There were 8,764 households in Clarksburg, of which 56.3% had children under the age of 18 living in them. Of all households, 69.7% were married-couple households, 9.1% were households with a male householder and no spouse or partner present, and 18.0% were households with a female householder and no spouse or partner present. About 11.4% of all households were made up of individuals and 3.1% had someone living alone who was 65 years of age or older.

There were 8,972 housing units, of which 2.3% were vacant. The homeowner vacancy rate was 0.8% and the rental vacancy rate was 2.7%.

Racial composition as of the 2020 census
| Race | Number | Percent |
|---|---|---|
| White | 7,917 | 27.3% |
| Black or African American | 5,603 | 19.3% |
| American Indian and Alaska Native | 78 | 0.3% |
| Asian | 11,326 | 39.0% |
| Native Hawaiian and Other Pacific Islander | 8 | 0.0% |
| Some other race | 1,281 | 4.4% |
| Two or more races | 2,838 | 9.8% |

===2010 census===

As of the 2010 census, there were 13,766 people and 4,352 households residing in the area. The population density was 1,667.9 PD/sqmi. The population is roughly 44.1% White, 14.7% African-American, 0.1% American Indian or Alaska Native, 33.6% Asian, 0.1% Native Hawaiian or Pacific Islander, including 9.8% of the population Hispanic or Latino origin of any race.

===2000 census===

In 2000 there were 604 households, out of which 42.1% had children under the age of 18 living with them, 72.0% were married couples living together, 6.6% had a female householder with no husband present, and 17.5% were non-families. 13.9% of all households were made up of individuals, and 4.6% had someone living alone who was 65 years of age or older. The average household size was 3.04 and the average family size was 3.34.

In the area, the population was spread out, with 29.3% under the age of 18, 4.8% from 18 to 24, 29.7% from 25 to 44, 27.4% from 45 to 64, and 8.8% who were 65 years of age or older. The median age was 38 years. For every 100 females, there were 100.2 males. For every 100 females age 18 and over, there were 103.6 males.
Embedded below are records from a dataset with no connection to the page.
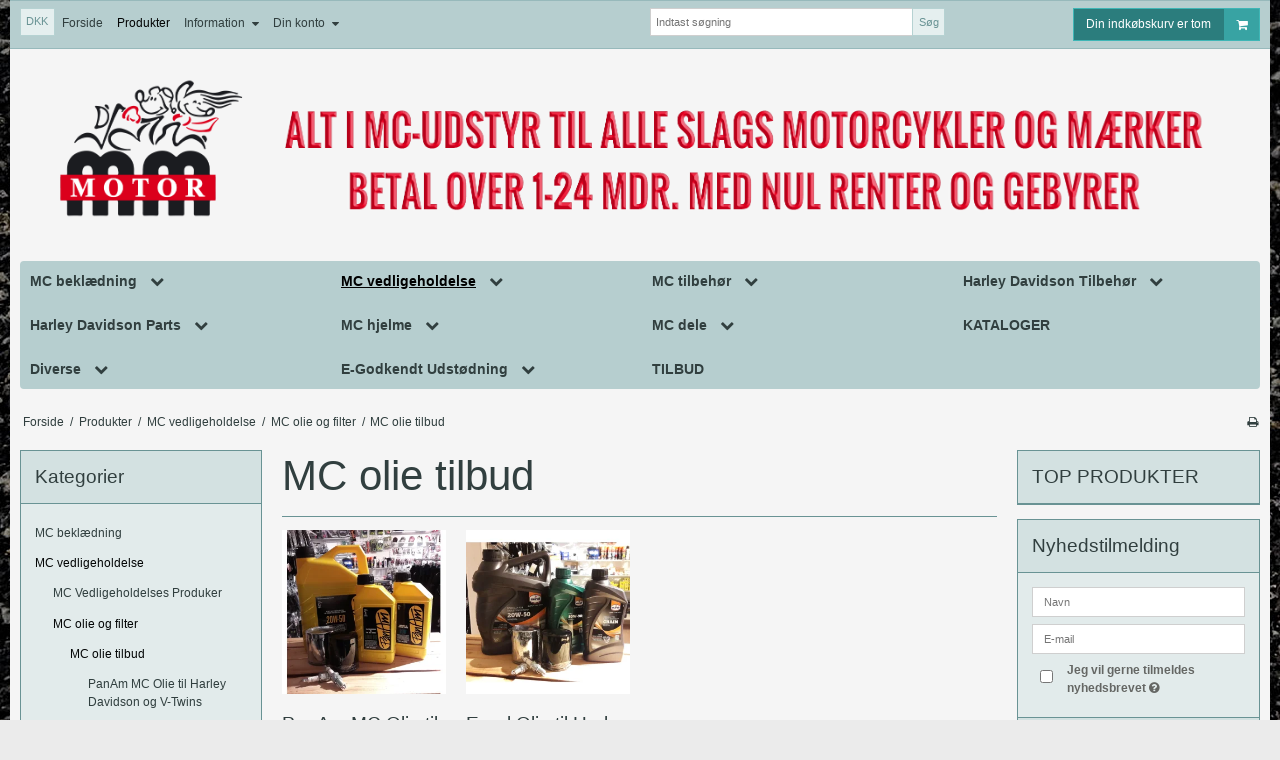

--- FILE ---
content_type: text/css
request_url: https://sw7102.sfstatic.io/upload_dir/templates/template001_1_copy_copy_1_copy_1/assets/css/custom.template.css?v=20210129153216
body_size: -48
content:
.container.site-corporate,.container.site-header,.container.site-navigation{padding-left:10px;padding-right:10px}

--- FILE ---
content_type: text/css
request_url: https://sw7102.sfstatic.io/upload_dir/templates/template001_1_copy_copy_1_copy_1/assets/css/shop.css?v=20210215220230
body_size: 965
content:
.fac{display:inline-block;font:normal normal normal 14px/1 FontAwesome;font-size:inherit;text-rendering:auto;-webkit-font-smoothing:antialiased}.inline-block{display:inline-block !important}.inline-block:before,.inline-block:after{display:inline-block !important;content:normal !important}.inline{display:inline !important}.inline:before,.inline:after{display:inline !important;content:normal !important}.block{display:block !important}.block:before,.block:after{display:block !important;content:normal !important}.relative{position:relative}.absolute{position:absolute}.fixed{position:fixed}.overflow{overflow:hidden}.float-left{float:left}.float-right{float:right}.w0{width:0%}.w1{width:1%}.w2{width:2%}.w3{width:3%}.w4{width:4%}.w5{width:5%}.w6{width:6%}.w7{width:7%}.w8{width:8%}.w9{width:9%}.w10{width:10%}.w11{width:11%}.w12{width:12%}.w13{width:13%}.w14{width:14%}.w15{width:15%}.w16{width:16%}.w17{width:17%}.w18{width:18%}.w19{width:19%}.w20{width:20%}.w21{width:21%}.w22{width:22%}.w23{width:23%}.w24{width:24%}.w25{width:25%}.w26{width:26%}.w27{width:27%}.w28{width:28%}.w29{width:29%}.w30{width:30%}.w31{width:31%}.w32{width:32%}.w33{width:33.333%}.w34{width:34%}.w35{width:35%}.w36{width:36%}.w37{width:37%}.w38{width:38%}.w39{width:39%}.w40{width:40%}.w41{width:41%}.w42{width:42%}.w43{width:43%}.w44{width:44%}.w45{width:45%}.w46{width:46%}.w47{width:47%}.w48{width:48%}.w49{width:49%}.w50{width:50%}.w51{width:51%}.w52{width:52%}.w53{width:53%}.w54{width:54%}.w55{width:55%}.w56{width:56%}.w57{width:57%}.w58{width:58%}.w59{width:59%}.w60{width:60%}.w61{width:61%}.w62{width:62%}.w63{width:63%}.w64{width:64%}.w65{width:65%}.w66{width:66.667%}.w67{width:67%}.w68{width:68%}.w69{width:69%}.w70{width:70%}.w71{width:71%}.w72{width:72%}.w73{width:73%}.w74{width:74%}.w75{width:75%}.w76{width:76%}.w77{width:77%}.w78{width:78%}.w79{width:79%}.w80{width:80%}.w81{width:81%}.w82{width:82%}.w83{width:83%}.w84{width:84%}.w85{width:85%}.w86{width:86%}.w87{width:87%}.w88{width:88%}.w89{width:89%}.w90{width:90%}.w91{width:91%}.w92{width:92%}.w93{width:93%}.w94{width:94%}.w95{width:95%}.w96{width:96%}.w97{width:97%}.w98{width:98%}.w99{width:99%}.w100{width:100%}.mh1{min-height:1px}.animation{-webkit-transition:all 150ms ease;-moz-transition:all 150ms ease;-ms-transition:all 150ms ease;-o-transition:all 150ms ease;transition:all 150ms ease}.animation-long{-webkit-transition:all 310ms ease-in;-moz-transition:all 310ms ease-in;-ms-transition:all 310ms ease-in;-o-transition:all 310ms ease-in;transition:all 310ms ease-in}.animation-xlong{-webkit-transition:all 510ms ease;-moz-transition:all 510ms ease;-ms-transition:all 510ms ease;-o-transition:all 510ms ease;transition:all 510ms ease}.animation-xlong1{-webkit-transition:all 3650ms ease-out;-moz-transition:all 3650ms ease-out;-ms-transition:all 3650ms ease-out;-o-transition:all 3650ms ease-out;transition:all 3650ms ease-out}.site-corporate .dropdown-pickers{display:inline-block;float:left}@media (min-width: 960px){.site-corporate ul.w-menu.w-menu-list.nav.nav-default{width:auto;display:inline-block;float:left}}@media (max-width: 959px){.site-corporate ul.w-menu.w-menu-list.nav.nav-default{clear:both}}@media (max-width: 959px){.site-corporate .search-module{margin-top:2px;min-width:65%;position:absolute;left:50%;-webkit-transform:translateX(-50%);-ms-transform:translateX(-50%);transform:translateX(-50%)}}body>.site-content{overflow-x:hidden}@media (min-width: 1360px){.container.with-xlarge{width:1340px}}@media (min-width: 1520px){.container.with-xlarge{width:1500px}}

/*# sourceMappingURL=shop.css.map */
The median income for a household in the CDP was $88,419, and the median income for a family was $91,216. Males had a median income of $63,125 versus $42,283 for females. The per capita income for the area was $33,174. About 3.4% of families and 4.6% of the population were below the poverty line, including 6.3% of those under age 18 and 6.8% of those age 65 or over.

==Education==

| School name | Capacity | Actual Student Enrollment 2017–2018 school year | Projected Student Enrollment 2018–2019 school year | Percent Change | Percent of Capacity 2011–2012 school year |
|---|---|---|---|---|---|
| Clarksburg Elementary School | 589 | 312 | 410 | +76.09% | 69.60% |
| Wilson Wims Elementary | 1,399 | 752 | 1,220 | +61.63% | 53.75% |
| Little Bennett Elementary School | 685 | 624 | 614 | -1.61% | 91.09% |
| Hallie Wells | 982 | 752 | 788 | +4.79% | 76.58% |
| Rocky Hill Middle School | 956 | 1,020 | 809 | -20.69% | 106.69% |
| Clarksburg High School | 1,629 | 2,034 | 2,334 | +14.74% | 124.86% |

The two newest schools, Little Bennett Elementary School and Clarksburg High School, have the largest increase of students, with Little Bennett at 71.4% above building capacity in the projections of 2011–2012. This has led to a moratorium in issuance of permits for new projects, but not issuance of permits in existing projects, for new homes in the Clarksburg area. The majority of planned housing units will be built in existing projects. All four of the largest neighborhoods are exempt from the moratorium.

==Parks and recreation==
Clarksburg has many local hiking trails, small playgrounds, and sport fields. There are local campgrounds and community pools. Parks in the area include Little Bennett Park, Black Hill Regional Park and Ridge Road Recreational Park. Multiple farms, private and public, serve production and tourism purposes.

==Businesses and organizations==
BrightFocus Foundation and Thales Communications are headquartered in Clarksburg. Local organizations include the Clarksburg Chamber of Commerce and Clarksburg Historical Society.